Randy Yohe Published

Auto Workers Strike May Ripple Into W.Va. Economy

A line of red cars.
Car dealers may be in trouble if the autoworker strike lasts too long.

The roughly 13,000 U.S. auto workers now on strike could affect West Virginia car dealers and customers in several ways. 

Jared Wyrick, president of the West Virginia Auto Dealers Association, said striking workers representing all three Detroit automakers are targeting and shutting down plants.

“They’re targeting plants that make the more profitable vehicles, while minimizing the impact of the UAW strike fund,” Wyrick said. “They spared certain factories that produce the number one selling vehicles like the Ford F-150 and the Chevy Silverado and the RAM pickups. That leaves the union the option to make more damaging moves if the strike drags on.”

Wyrick’s association represents about 100 West Virginia car dealers. He said a prolonged strike will reignite an inventory challenge just now beginning to recover from pandemic supply chain issues. 

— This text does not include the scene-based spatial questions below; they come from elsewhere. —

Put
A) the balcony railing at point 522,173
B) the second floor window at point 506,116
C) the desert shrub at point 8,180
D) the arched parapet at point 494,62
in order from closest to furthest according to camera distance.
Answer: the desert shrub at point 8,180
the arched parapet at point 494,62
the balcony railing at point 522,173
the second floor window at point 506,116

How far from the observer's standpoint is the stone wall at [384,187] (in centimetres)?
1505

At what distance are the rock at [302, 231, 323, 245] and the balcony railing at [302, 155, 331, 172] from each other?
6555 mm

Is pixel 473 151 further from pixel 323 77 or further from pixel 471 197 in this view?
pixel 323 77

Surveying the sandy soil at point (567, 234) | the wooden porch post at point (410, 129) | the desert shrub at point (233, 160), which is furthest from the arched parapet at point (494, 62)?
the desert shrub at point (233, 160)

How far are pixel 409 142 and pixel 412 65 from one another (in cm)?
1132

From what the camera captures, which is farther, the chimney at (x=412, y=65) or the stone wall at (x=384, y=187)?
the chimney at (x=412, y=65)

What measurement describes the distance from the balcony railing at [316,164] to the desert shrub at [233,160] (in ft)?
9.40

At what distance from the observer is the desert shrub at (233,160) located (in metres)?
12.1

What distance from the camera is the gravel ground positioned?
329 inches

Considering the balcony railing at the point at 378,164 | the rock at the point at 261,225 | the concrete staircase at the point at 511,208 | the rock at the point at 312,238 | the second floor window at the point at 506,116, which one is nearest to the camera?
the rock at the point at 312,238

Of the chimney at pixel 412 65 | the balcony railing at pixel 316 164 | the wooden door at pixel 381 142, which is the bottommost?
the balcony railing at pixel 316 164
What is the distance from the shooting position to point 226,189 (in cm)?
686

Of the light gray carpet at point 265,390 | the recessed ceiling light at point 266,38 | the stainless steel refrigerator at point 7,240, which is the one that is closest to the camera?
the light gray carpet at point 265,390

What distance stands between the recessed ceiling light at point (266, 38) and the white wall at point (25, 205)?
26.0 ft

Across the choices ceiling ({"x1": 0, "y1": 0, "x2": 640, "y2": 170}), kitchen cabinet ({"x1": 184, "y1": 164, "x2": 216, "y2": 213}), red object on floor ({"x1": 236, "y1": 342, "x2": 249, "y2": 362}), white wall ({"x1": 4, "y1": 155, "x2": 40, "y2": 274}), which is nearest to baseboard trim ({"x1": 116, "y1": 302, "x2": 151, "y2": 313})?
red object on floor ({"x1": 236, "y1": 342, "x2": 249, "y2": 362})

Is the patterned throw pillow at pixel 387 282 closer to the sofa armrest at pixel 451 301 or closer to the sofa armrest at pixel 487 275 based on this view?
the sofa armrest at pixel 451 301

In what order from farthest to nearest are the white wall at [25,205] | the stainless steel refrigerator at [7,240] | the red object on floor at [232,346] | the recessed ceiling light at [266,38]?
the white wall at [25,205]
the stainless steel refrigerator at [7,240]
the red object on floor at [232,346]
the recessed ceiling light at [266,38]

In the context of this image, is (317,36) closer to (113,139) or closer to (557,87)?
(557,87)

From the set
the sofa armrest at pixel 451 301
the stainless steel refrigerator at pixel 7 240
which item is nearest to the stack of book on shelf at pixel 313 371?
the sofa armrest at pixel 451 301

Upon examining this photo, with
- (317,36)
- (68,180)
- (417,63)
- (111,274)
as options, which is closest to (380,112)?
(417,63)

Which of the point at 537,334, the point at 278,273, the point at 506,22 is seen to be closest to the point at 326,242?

“We were finally getting back to some normalcy, to pre-pandemic levels,” Wyrick said. “So, yes, this absolutely will exacerbate the problem.”

Labor and management remain far apart on proposed salary and benefit increases. The UAW demand is a 36 percent wage increase over four years. GM and Ford offered 20 percent and Stellantis, formerly Fiat Chrysler, offered 17 percent. 

Wyrick said pay raises and higher car prices ultimately will come down on the backs of the consumer. 

“They’re going to end up paying a good share of what this bargaining will end up being,” Wyrick said. “You will see an increase in prices based on what’s bargained and agreed upon.”

Wyrick said high interest rates are the largest impediment right now in selling vehicles, and a prolonged strike will push monthly payments even higher.